I don’t flinch. My voice is steady. Cold. Lit with fire.

“One day, you’re going to stand before a Judge who saw every thought, every act, every girl you destroyed.”

His sneer falters.

“ Repent ,” I say, low and fierce. “While there’s still breath in your lungs.”

He stares at me, and for one flickering second, I think I see something human. But then it's gone. Drowned by something far worse—gleeful, unrepentant, demonic.

His fist slams into my jaw, snapping my head to the side. Pain explodes down my neck, hot and sharp.

I lift my gaze slowly, blood sliding from the corner of my mouth .

“You can hit me,” I breathe, voice like steel. “But it doesn’t change what’s waiting for you.”

His nostrils flare. Rage seething.

I don’t stop.

“Woe to those who call evil good and good evil, who put darkness for light and light for darkness.”

His second punch never lands.

A floorboard creaks outside the door. Then a low laugh, casual, entertained.

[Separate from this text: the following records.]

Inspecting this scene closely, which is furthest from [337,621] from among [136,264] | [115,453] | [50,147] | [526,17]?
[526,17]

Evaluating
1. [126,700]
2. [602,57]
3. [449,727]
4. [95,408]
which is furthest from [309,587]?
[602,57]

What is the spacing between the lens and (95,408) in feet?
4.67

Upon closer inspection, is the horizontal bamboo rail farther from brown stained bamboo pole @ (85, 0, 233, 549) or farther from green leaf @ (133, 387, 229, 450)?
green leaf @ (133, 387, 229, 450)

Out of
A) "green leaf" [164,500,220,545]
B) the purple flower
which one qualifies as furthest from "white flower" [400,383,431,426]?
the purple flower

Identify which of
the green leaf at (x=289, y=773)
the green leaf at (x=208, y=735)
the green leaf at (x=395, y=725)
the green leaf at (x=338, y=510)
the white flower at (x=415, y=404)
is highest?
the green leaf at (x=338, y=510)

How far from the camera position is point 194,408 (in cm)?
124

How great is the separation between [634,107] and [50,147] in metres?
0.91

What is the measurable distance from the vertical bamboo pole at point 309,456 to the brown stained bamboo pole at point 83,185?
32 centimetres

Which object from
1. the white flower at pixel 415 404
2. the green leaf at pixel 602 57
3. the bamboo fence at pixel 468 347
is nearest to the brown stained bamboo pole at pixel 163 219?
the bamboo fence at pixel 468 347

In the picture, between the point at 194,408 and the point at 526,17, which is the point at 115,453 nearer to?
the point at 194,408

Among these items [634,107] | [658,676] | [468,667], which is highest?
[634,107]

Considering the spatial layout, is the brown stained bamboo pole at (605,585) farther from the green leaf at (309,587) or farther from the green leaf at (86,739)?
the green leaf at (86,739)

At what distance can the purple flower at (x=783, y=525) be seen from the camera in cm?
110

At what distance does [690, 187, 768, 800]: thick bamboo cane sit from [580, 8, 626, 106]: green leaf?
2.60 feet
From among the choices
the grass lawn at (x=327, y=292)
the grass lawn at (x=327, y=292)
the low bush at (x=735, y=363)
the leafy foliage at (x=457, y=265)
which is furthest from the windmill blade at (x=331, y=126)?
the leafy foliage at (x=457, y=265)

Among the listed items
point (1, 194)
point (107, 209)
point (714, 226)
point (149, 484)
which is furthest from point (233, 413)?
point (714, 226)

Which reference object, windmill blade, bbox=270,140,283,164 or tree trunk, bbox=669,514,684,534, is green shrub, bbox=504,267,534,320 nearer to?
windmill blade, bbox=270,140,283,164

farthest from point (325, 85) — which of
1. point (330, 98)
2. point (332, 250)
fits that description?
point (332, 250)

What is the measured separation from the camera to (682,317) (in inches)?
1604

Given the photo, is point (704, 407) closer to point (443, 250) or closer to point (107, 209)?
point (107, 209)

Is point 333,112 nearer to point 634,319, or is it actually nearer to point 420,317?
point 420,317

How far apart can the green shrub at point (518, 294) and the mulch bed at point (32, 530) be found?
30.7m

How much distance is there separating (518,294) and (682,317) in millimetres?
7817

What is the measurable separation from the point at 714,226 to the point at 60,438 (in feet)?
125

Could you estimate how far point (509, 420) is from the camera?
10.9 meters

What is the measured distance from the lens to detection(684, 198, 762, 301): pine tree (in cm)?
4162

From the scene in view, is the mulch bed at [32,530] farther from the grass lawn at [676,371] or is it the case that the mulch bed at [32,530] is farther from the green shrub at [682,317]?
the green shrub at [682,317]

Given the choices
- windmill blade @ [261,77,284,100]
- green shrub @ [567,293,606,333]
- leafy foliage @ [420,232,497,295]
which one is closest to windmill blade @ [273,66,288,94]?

Like someone’s been listening this whole time and just heard the punchline.

Caleb

My boots echo despite every effort to stay silent. Dread tightens in my gut with each step toward Brooke’s desk. I open the drawer. The gun I gave her is still there, shoved beneath a manila folder. Her phone blinks on the desk, a list of missed calls from me.

This could be nothing. Maybe she’s just using the restroom? But I don’t believe it. Not with the gun. Not with her phone out in the open.